Est-il encore possible de changer la matrice intellectuelle technocratique qui prévaut en France ? Qui pourrait mener à bien une telle mission ?

Luc Gras : Si l’on souhaite améliorer les choses, ce qui est toujours un sentiment louable, il est possible de revivifier l’administration. Pour cela, il faudrait la rendre plus attractive par des rémunérations probablement plus différenciées en fonction de l’investissement de  chaque fonctionnaire. Il faudrait également ouvrir les possibilités d’initiatives permettant à chaque fonctionnaire d’enrichir sa tâche. Une véritable révolution copernicienne doit être menée. Elle consisterait à ne plus voir un fonctionnaire comme un agent d’État qui n’a pas son mot à dire mais comme un citoyen au service des autres dans le cadre de cet engagement pour le service public.

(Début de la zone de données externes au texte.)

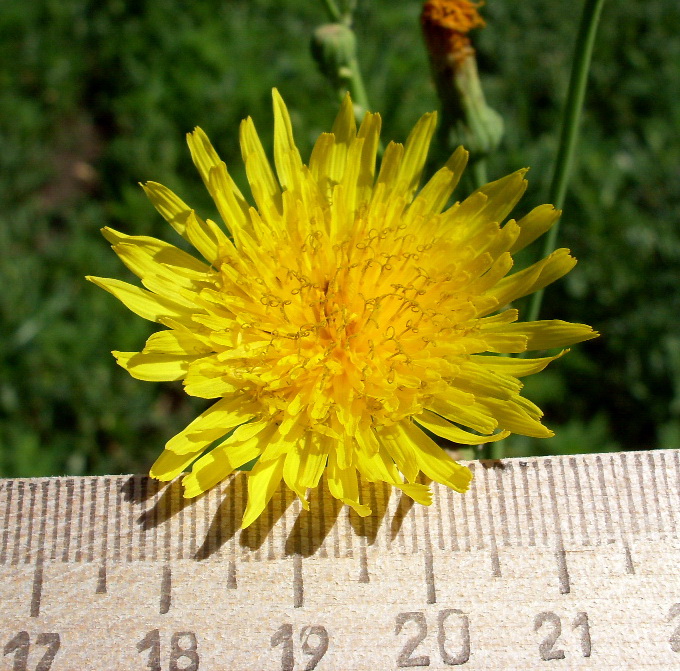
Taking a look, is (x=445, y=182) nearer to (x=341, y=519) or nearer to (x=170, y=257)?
(x=170, y=257)

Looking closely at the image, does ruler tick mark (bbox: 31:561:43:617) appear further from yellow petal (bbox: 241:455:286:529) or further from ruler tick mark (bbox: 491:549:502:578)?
ruler tick mark (bbox: 491:549:502:578)

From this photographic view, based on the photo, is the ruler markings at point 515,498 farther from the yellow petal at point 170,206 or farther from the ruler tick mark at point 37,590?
the ruler tick mark at point 37,590

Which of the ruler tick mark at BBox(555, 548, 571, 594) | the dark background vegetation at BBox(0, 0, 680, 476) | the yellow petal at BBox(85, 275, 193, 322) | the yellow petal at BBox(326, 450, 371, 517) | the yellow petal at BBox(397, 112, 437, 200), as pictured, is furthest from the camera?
the dark background vegetation at BBox(0, 0, 680, 476)

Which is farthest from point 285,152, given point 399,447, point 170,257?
point 399,447

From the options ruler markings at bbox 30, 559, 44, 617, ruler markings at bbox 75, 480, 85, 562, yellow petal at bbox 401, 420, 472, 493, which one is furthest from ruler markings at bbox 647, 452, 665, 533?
ruler markings at bbox 30, 559, 44, 617

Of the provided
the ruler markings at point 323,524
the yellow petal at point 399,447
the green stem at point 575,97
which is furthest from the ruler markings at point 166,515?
the green stem at point 575,97
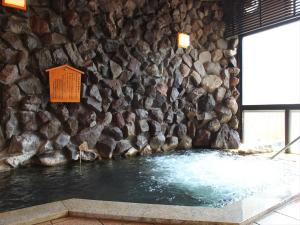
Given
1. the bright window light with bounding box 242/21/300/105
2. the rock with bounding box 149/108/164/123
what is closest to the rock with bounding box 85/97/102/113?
the rock with bounding box 149/108/164/123

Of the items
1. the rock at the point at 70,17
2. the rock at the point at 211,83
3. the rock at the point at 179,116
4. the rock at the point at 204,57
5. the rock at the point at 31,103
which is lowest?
the rock at the point at 179,116

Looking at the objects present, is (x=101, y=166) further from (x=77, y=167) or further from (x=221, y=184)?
(x=221, y=184)

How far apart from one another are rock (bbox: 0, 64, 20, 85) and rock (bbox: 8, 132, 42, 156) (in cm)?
90

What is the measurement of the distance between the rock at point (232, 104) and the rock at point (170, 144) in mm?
1708

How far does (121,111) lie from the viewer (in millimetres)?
5305

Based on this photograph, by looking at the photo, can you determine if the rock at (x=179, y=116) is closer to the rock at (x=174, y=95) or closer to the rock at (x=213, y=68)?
the rock at (x=174, y=95)

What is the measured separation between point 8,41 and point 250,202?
4.22 metres

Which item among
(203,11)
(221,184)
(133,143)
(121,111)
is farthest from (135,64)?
(221,184)

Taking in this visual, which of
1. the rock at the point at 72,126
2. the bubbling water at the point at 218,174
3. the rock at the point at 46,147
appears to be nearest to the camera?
the bubbling water at the point at 218,174

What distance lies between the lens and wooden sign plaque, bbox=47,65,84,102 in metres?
4.43

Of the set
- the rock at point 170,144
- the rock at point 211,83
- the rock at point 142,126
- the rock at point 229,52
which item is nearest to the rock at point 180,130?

Alexandre Malafaye : Une révolution est nécessaire pour arriver à cela. Beaucoup d’observateurs qui connaissent bien l’État profond et la France expliquent que notre pays ne s’est transformé qu’au moment où il a touché le point de rupture. Cela s’est malheureusement produit à plusieurs reprises à travers l’histoire de France depuis 1789. Un choc culturel est nécessaire aujourd’hui pour remettre tout cela dans le bon ordre et pour redonner du sens. Tout le monde doit se remettre en question. Cela ne peut pas reposer uniquement sur le volontarisme d’un homme politique. L’exemple qu’il sera intéressant de suivre est celui d’Elon Musk aux États-Unis. Alors qu’il souhaite faire bouger les lignes, quels seront ses résultats ? En Argentine, Javier Milei avait promis qu’il allait utiliser la tronçonneuse pour simplifier et raboter les normes. La encore, il faudra scruter avec attention les résultats de sa politique, sans a priori. La prochaine classe politique qui arrivera aux affaires devra agir et ne pas s’arrêter au stade des promesses, faire du saupoudrage ou entretenir la politique de la fuite en avant. A l’Elysée, au sein du gouvernement et à l’Assemblée nationale, il faut espérer qu’il y aura une un alignement pour enfin changer la donne, faire évoluer les normes. Cela constitue un travail titanesque. Une évolution dans la formation de l’ensemble de la fonction publique doit aussi permettre de redonner du sens. Ce chantier de plusieurs années doit être mené et mis malgré les résistances phénoménales. Le système résiste et de nombreux acteurs sont accrochés à des structures dans lesquelles ils ont un intérêt. Sur le plan de la méthode, bien au-delà des mots et du choc de simplification, pour vraiment transformer le système, il faut s’interroger dans chaque ministère, dans chaque administration et redonner la parole et l’initiative à ceux qui sont dans les administrations. En très grande majorité, les fonctionnaires seraient prêts et contents de faire mieux et autrement. Il faut les associer aux dynamiques de transformation et donner du sens. Cette étape est possible mais cela prendra des années. Sauf si le pays est confronté à une rupture de modèle, à une crise de régime ou de crise systémique. La classe politique doit avoir une farouche détermination pour traiter ces problèmes. Il faut s’occuper du monde agricole, du monde des entreprises. Il faut redonner du sens, retrouver le chemin de l’efficacité, de la croissance et de l’innovation.